Given task: Could you transcribe the political commentary below word for word, from its first sentence to its last?

Document text:
***

Even if it did take 2 years, we could have done it 22 times over since Spiro Agnew started the Republican war on the media.
We don't need to attack the media directly (although some examples of Limbaugh dancing--bending over backwards as far as they can in hopes the GOP won't find something to whine about in the inch their shoulders are off the floor--deserve to be brought to the public's attention.) We could take an extreme Republican statement (I know, that's redundant.) and ask, "Didn't that candidate get the memo about media bias?"
The Campaign Contributions are Free Speech lie.
The purest example of free speech is Speaker's Corner in London's Hyde Park. When I was there 10 years ago, 3 people were speaking at once, with enough space between them that they didn't drown each other out. The first had a big crowd of listeners around him, the second a fair number, and the third just a few. The listeners sorted themselves out by who they found most interesting.
Now imagine the a British David Koch showed up with a kick-ass sound system that could drown out in Buckingham Palace 2 miles away. Would that convey information beyond the power of his own voice? No! Campaign contributions aren't speech, they're amplification. They say that money talks, but they don't say that it's always the same thing: "this is the value I put on getting whatever." Money per se does not inform, it just makes one person's information harder to avoid.
Besides, of all the people who believe that campaign contributions are speech, how many came to then-President Clinton's defense when he was caught "listening" to what foreigners like Riady had to "say?" The word citizen doesn't appear once in the entire Bill of Rights. On a more theoretical level, if there's a truth out there and only a foreigner has the guts to say it, does that mean the voters don't need to hear it?
The Photo IDs Protect the Vote lie.

***

Provided data:

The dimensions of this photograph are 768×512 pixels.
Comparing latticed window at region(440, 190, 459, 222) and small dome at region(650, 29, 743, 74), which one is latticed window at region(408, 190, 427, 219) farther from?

***

Full output:
Even if it did take 2 years, we could have done it 22 times over since Spiro Agnew started the Republican war on the media.
We don't need to attack the media directly (although some examples of Limbaugh dancing--bending over backwards as far as they can in hopes the GOP won't find something to whine about in the inch their shoulders are off the floor--deserve to be brought to the public's attention.) We could take an extreme Republican statement (I know, that's redundant.) and ask, "Didn't that candidate get the memo about media bias?"
The Campaign Contributions are Free Speech lie.
The purest example of free speech is Speaker's Corner in London's Hyde Park. When I was there 10 years ago, 3 people were speaking at once, with enough space between them that they didn't drown each other out. The first had a big crowd of listeners around him, the second a fair number, and the third just a few. The listeners sorted themselves out by who they found most interesting.
Now imagine the a British David Koch showed up with a kick-ass sound system that could drown out in Buckingham Palace 2 miles away. Would that convey information beyond the power of his own voice? No! Campaign contributions aren't speech, they're amplification. They say that money talks, but they don't say that it's always the same thing: "this is the value I put on getting whatever." Money per se does not inform, it just makes one person's information harder to avoid.
Besides, of all the people who believe that campaign contributions are speech, how many came to then-President Clinton's defense when he was caught "listening" to what foreigners like Riady had to "say?" The word citizen doesn't appear once in the entire Bill of Rights. On a more theoretical level, if there's a truth out there and only a foreigner has the guts to say it, does that mean the voters don't need to hear it?
The Photo IDs Protect the Vote lie.